GIVEN TASK
Every line below is to be quoted exactly, with nothing added or dropped.

Raw records:
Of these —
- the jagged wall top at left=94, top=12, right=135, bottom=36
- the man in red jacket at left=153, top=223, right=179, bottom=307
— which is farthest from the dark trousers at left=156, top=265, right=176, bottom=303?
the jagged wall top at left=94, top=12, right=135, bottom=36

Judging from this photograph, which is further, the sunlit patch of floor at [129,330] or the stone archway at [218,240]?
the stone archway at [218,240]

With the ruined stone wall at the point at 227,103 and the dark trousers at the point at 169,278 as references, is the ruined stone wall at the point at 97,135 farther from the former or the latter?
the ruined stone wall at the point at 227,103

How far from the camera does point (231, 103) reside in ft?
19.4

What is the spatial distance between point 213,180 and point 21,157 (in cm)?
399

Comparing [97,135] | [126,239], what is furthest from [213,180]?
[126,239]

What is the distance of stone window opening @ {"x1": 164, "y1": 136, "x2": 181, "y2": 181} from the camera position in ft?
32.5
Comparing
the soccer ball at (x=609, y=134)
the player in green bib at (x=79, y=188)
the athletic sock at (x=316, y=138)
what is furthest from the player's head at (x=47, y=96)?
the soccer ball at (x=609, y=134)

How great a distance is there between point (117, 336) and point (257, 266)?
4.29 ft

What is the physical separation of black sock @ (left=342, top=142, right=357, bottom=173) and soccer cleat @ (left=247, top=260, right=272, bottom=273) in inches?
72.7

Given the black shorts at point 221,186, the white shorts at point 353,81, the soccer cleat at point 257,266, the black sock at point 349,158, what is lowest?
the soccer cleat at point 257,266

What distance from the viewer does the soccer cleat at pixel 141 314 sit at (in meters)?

REPLY
Of these —
- the jagged wall top at left=94, top=12, right=135, bottom=36
- the man in red jacket at left=153, top=223, right=179, bottom=307
— which is farthest from the dark trousers at left=156, top=265, right=176, bottom=303?
the jagged wall top at left=94, top=12, right=135, bottom=36

Judging from this photograph, which is further, the sunlit patch of floor at [129,330] or the stone archway at [218,240]?
the stone archway at [218,240]

With the ruined stone wall at the point at 227,103 and the dark trousers at the point at 169,278 as references, is the ruined stone wall at the point at 97,135 farther from the former or the latter?
the ruined stone wall at the point at 227,103

How far from the camera does point (231, 103) reside in ft?
19.4

What is the spatial distance between point 213,180 and point 21,157 (in cm)?
399

Comparing [97,135] | [126,239], what is furthest from [213,180]?
[126,239]

What is the distance of stone window opening @ {"x1": 164, "y1": 136, "x2": 181, "y2": 181} from the camera position in ft?
32.5
Comparing
the soccer ball at (x=609, y=134)
the player in green bib at (x=79, y=188)
the athletic sock at (x=316, y=138)
what is furthest from the player's head at (x=47, y=96)?
the soccer ball at (x=609, y=134)

How great a distance is there between point (117, 336) and point (257, 266)?
4.29 ft

What is the physical separation of black sock @ (left=342, top=142, right=357, bottom=173) and soccer cleat @ (left=247, top=260, right=272, bottom=273) in inches?
72.7

Given the black shorts at point 221,186, the white shorts at point 353,81, the soccer cleat at point 257,266, the black sock at point 349,158, what is lowest?
the soccer cleat at point 257,266

What distance from the viewer does the soccer cleat at pixel 141 314 sit at (in meters)?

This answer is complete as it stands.